Mis primeras letras


Hace algo más de un lustro visité Olivenza, ciudad que Godoy arrebató a los portugueses en la Guerra de las Naranjas. Olivenza es una ciudad que ningún español debería dejar de visitar a lo largo de su vida. La recuperación para España no fue un acto de usurpación, Olivenza tiene raíces leonesas aunque, como todo lo leonés, suene a historia del abuelo Cebolleta.

Esta ciudad de regusto manuelino cuenta con un museo etnográfico donde se exhiben estampas de un tiempo pasado que no volverá. En una de sus salas se escenifica una representación de una estampa escolar en la que parece que los actores acabaran de salir por una puerta que se le antoja secreta al espectador y por donde semeja que los escolares acabaran de abandonar el aula camino del recreo.

Para cualquier visitante a quien sus primeros pasos por la escuela ya hace algún tiempo que rebasaron el medio siglo, un nudo en la garganta pugna por hacerse dueño de su ánimo y es que está tan lograda la composición, tiene tal realismo que es preciso tener una total indiferencia por el pasado propio para que semejante visión no evoque momentos en los que, quizá, solo quizá, acariciamos la felicidad.

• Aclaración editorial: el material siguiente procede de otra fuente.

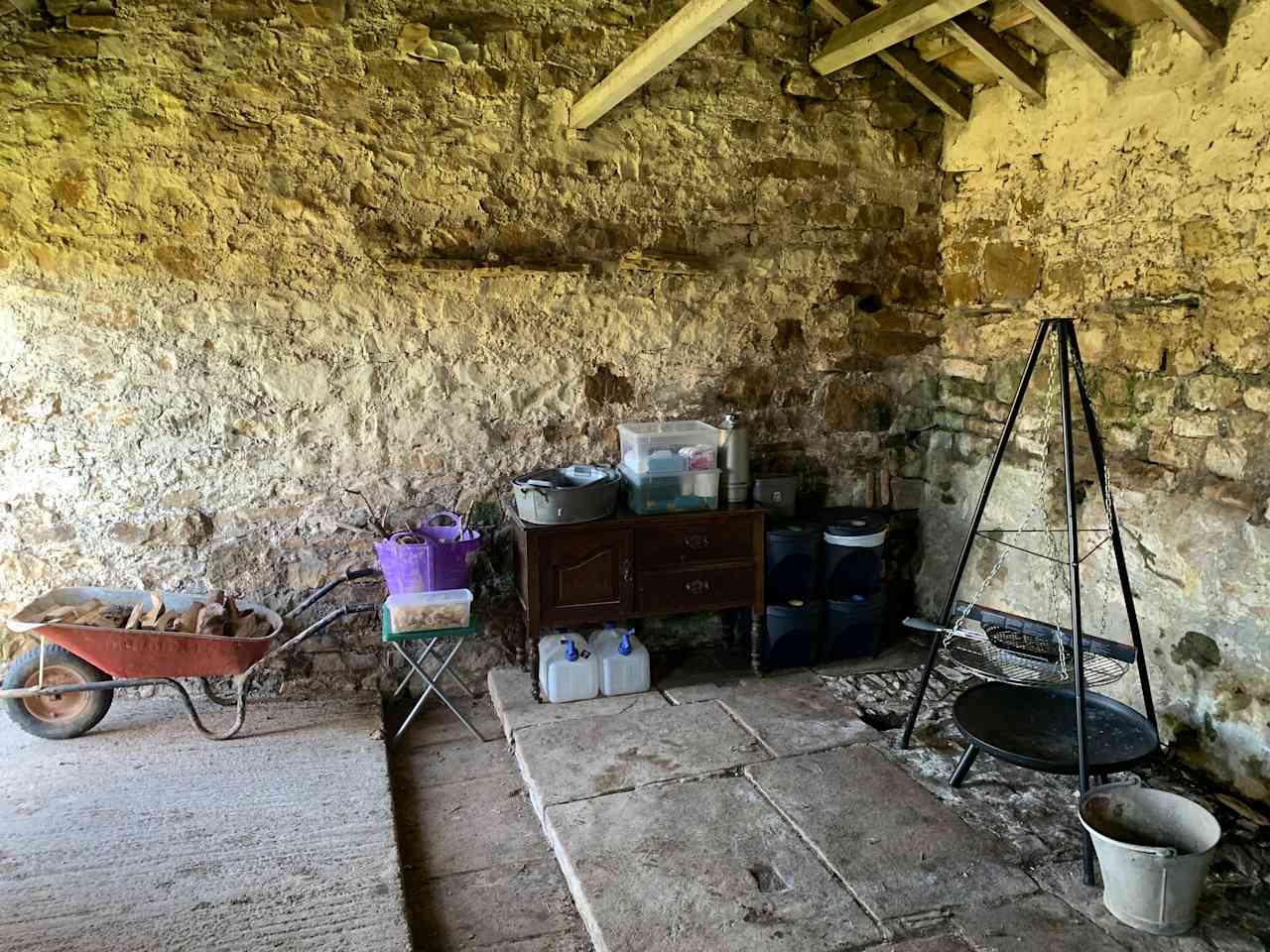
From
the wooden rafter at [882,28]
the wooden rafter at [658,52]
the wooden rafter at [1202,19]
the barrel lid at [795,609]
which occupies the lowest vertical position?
the barrel lid at [795,609]

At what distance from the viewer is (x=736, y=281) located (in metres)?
4.11

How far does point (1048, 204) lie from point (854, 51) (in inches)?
39.4

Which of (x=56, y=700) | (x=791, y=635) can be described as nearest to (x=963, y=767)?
(x=791, y=635)

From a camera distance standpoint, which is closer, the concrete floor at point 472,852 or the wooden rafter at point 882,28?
the concrete floor at point 472,852

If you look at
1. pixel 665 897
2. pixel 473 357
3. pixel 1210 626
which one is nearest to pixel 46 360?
pixel 473 357

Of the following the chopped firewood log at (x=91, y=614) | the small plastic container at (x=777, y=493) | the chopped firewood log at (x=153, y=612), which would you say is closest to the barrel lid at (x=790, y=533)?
the small plastic container at (x=777, y=493)

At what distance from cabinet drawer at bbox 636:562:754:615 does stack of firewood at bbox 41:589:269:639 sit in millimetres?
1519

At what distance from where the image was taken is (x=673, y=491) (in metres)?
3.80

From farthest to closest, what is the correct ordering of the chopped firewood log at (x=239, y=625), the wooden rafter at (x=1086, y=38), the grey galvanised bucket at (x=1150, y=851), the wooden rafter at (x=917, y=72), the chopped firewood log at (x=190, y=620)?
1. the wooden rafter at (x=917, y=72)
2. the chopped firewood log at (x=239, y=625)
3. the chopped firewood log at (x=190, y=620)
4. the wooden rafter at (x=1086, y=38)
5. the grey galvanised bucket at (x=1150, y=851)

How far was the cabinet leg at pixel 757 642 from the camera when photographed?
3914 mm

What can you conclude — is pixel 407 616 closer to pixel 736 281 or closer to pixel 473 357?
pixel 473 357

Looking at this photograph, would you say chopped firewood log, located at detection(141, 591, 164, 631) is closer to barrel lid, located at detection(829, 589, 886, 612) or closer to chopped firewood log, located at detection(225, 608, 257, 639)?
chopped firewood log, located at detection(225, 608, 257, 639)

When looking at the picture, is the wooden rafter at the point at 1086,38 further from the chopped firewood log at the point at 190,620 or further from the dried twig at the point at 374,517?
the chopped firewood log at the point at 190,620

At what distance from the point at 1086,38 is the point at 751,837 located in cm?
295
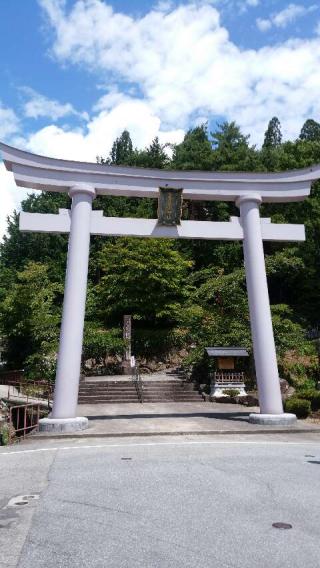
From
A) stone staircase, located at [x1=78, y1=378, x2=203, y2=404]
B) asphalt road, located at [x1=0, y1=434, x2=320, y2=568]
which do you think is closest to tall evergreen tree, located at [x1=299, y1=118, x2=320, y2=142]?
stone staircase, located at [x1=78, y1=378, x2=203, y2=404]

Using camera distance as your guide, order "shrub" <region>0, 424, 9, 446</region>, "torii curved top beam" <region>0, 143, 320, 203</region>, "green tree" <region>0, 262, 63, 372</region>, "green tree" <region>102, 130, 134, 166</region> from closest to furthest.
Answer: "torii curved top beam" <region>0, 143, 320, 203</region>
"shrub" <region>0, 424, 9, 446</region>
"green tree" <region>0, 262, 63, 372</region>
"green tree" <region>102, 130, 134, 166</region>

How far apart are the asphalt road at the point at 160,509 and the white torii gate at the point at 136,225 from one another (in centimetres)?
327

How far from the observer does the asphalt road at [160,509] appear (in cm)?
367

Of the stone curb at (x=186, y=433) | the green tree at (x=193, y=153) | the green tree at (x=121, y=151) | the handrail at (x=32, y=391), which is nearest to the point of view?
the stone curb at (x=186, y=433)

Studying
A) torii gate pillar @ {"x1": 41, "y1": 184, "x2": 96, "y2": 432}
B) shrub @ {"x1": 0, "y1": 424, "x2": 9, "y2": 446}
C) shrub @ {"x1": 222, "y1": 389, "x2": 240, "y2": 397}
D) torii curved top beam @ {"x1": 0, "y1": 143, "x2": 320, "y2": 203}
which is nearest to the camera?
torii gate pillar @ {"x1": 41, "y1": 184, "x2": 96, "y2": 432}

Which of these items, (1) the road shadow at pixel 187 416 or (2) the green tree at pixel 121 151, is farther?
(2) the green tree at pixel 121 151

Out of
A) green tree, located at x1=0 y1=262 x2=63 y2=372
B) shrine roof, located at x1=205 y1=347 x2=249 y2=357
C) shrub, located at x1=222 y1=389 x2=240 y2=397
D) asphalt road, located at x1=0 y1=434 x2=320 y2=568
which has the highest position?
green tree, located at x1=0 y1=262 x2=63 y2=372

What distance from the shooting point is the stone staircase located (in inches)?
766

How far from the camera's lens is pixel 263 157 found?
113 feet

Los recuerdos son variopintos y cada cual tendrá los suyos pero aquellos que fuimos a una escuela, no a un colegio, supongo que han de ser más intensos. La escuela tenía personalidad propia, aunque se tratase de grupos escolares. Tal vez los alumnos de colegios me puedan contradecir pero para mí es mucho más gratificante tener un maestro que un profesor. Nuestras pizarras con su pizarrín hoy son objeto de culto, entonces era material de uso común.

Lápices de colores y no de cera, incapaces de reproducir los vivos colores que exhibía el cervatillo de la caja en la que venían, la cartera, el afilador, los bolígrafos que podían perder la tinta y ponerte perdido, pupitres decadentes, rígidos y sólidos como el régimen imperante, aún lucían los dos huecos del tintero que algunos ya no llegamos a usar, el crucifijo y el retrato de Franco en el frontispicio del aula, a la que nosotros llamábamos clase, seguían marcando una férrea enseñanza de la letra que con sangre entra.

Cabezas rapadas y babis discretos ellos, coletas y babis blancos ellas. Leche americana preparada por esas mismas chicas, a veces con grumos, que en perfecta formación pasábamos a degustar. Ni que decir tiene que la estricta reciedumbre imperante, marcaba separación de sexos: escuelas de niñas y escuela de niños así que pasábamos de párvulos. Tarde de descanso semanal los jueves y rezo de rosario obligatorio al menos un día a la semana. Algunos no tuvimos que cantar el “cara al sol”, gentileza de un maestro represaliado.

 

Eran enseñanzas austeras, libros con pocos dibujos y moralina católica a espuertas que lo impregnaba todo, hasta tal punto que, por Antruejo, los maestros recomendaban evitar los inocentes disfraces y las caretas de mísero cartón sujetos por una simple goma. Era cosa de ver, ¡si muchos ya íbamos disfrazados con remiendos en la culera! Los métodos de enseñanza eran drásticos a veces y un buen número de sopapos se repartían en cada curso. Nunca supimos que nadie acabara traumatizado ni que hubiera reclamación paternal. Los juegos eran bruscos y con los pantalones cortos del buen tiempo se mostraban las “postillas” en las rodillas tratadas con “Veriscróm” como heridas de guerra. Piola, Rey del monumento, Castillo, los Pitos. ¿Y qué decir del juego de las “carpetas” hechas de naipes viejos y billetes de tren usados? Eran el tesoro de aquellos escolares que un día lo fuimos para no regresar jamás. Maestros y escuelas ya sólo son un pasado umbroso.